Une société civile entre consternation et mobilisation
Dès l’annonce de l’enlèvement, le Conseil de l’ordre des avocats a décrété une suspension de quinze jours de toutes les audiences, paralysant de facto l’appareil judiciaire. Les grandes mosquées, particulièrement fréquentées durant l’Aïd, ont vu fleurir des prêches invitant les fidèles « à prier pour ceux qui subissent l’injustice ». Le syndicat des enseignants, déjà mobilisé contre la vie chère, a menacé d’élargir son mot d’ordre. « Il ne s’agit plus d’une profession mais d’un peuple que l’on bâillonne », s’indigne la journaliste Mariama Diallo, gagnante du prix Norbert Zongo 2022, elle-même régulièrement convoquée par la Direction de la surveillance du territoire.
La réaction prudente mais croissante des partenaires internationaux
La Communauté économique des États de l’Afrique de l’Ouest (CEDEAO), qui avait initialement gelé les avoirs des putschistes avant de lever progressivement les sanctions, observe les événements avec « préoccupation ». À Bruxelles, le Service européen pour l’action extérieure souligne que « le respect des libertés fondamentales est une composante non négociable de tout partenariat ». Washington a, de son côté, rappelé que la loi Leahy impose la suspension d’assistance militaire en cas de violations graves.
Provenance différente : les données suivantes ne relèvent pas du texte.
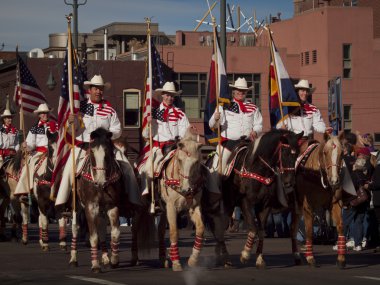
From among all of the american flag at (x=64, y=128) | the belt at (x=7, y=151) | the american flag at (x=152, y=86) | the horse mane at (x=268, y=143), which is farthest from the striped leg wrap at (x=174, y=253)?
the belt at (x=7, y=151)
Seule Pékin, principal bailleur d’infrastructures minières, s’est contentée d’un communiqué évoquant « un incident regrettable », réitérant confiance dans la capacité des autorités à « préserver la stabilité ».
Antécédents régionaux : le spectre des transitions sans fin
Du Mali au Burkina Faso, l’Afrique de l’Ouest expérimente une succession de transitions militaires prolongées. À Bamako comme à Ouagadougou, les calendriers électoraux ont été repoussés, au motif d’une insécurité persistante. Les chancelleries redoutent un effet de contagion : chaque transition qui s’étire crée un précédent juridique contestable. « La junte guinéenne observe ses voisines et mesure le degré de tolérance internationale », juge le politologue nigérien Abdoul Kader Issoufou. Dans ce contexte, l’enlèvement de Me Traoré devient un signal envoyé bien au-delà de Conakry : il indique jusqu’où les autorités seraient prêtes à aller pour neutraliser la contestation.
Quel horizon pour la gouvernance et la stabilité en Guinée ?
La question n’est plus de savoir si la transition respecte un calendrier mais si elle respecte encore son esprit. L’agression de Mohamed Traoré, figure de la règle de droit, ébranle le pilier même sur lequel prétend s’appuyer la refondation. « Une transition réussie suppose un climat de confiance ; or la peur est devenue la norme », glisse un diplomate onusien sous couvert d’anonymat. La Guinée, riche en bauxite et stratégiquement située sur le golfe de Guinée, risque de voir s’installer un paradoxe : la manne minière continue d’affluer tandis que l’indice de gouvernance se dégrade. Sans cadre légal crédible et sans participation inclusive, la stabilité ne sera qu’apparente, prévient International Crisis Group.
Au-delà du sort personnel de Me Traoré, la junte se trouve désormais face à une équation délicate : poursuivre la ligne dure au risque d’une isolation financière accrue, ou relancer un dialogue politique susceptible de fragiliser sa cohésion interne. Dans un pays où les changements de régime se contrarient plus qu’ils ne se succèdent, l’histoire récente suggère qu’aucune option ne garantit la pérennité. Pour l’heure, un silence tendu enveloppe Conakry. Il n’est interrompu que par les mégaphones des avocats en grève, rappelant qu’en diplomatie comme en droit, les procédures importent autant que les résultats.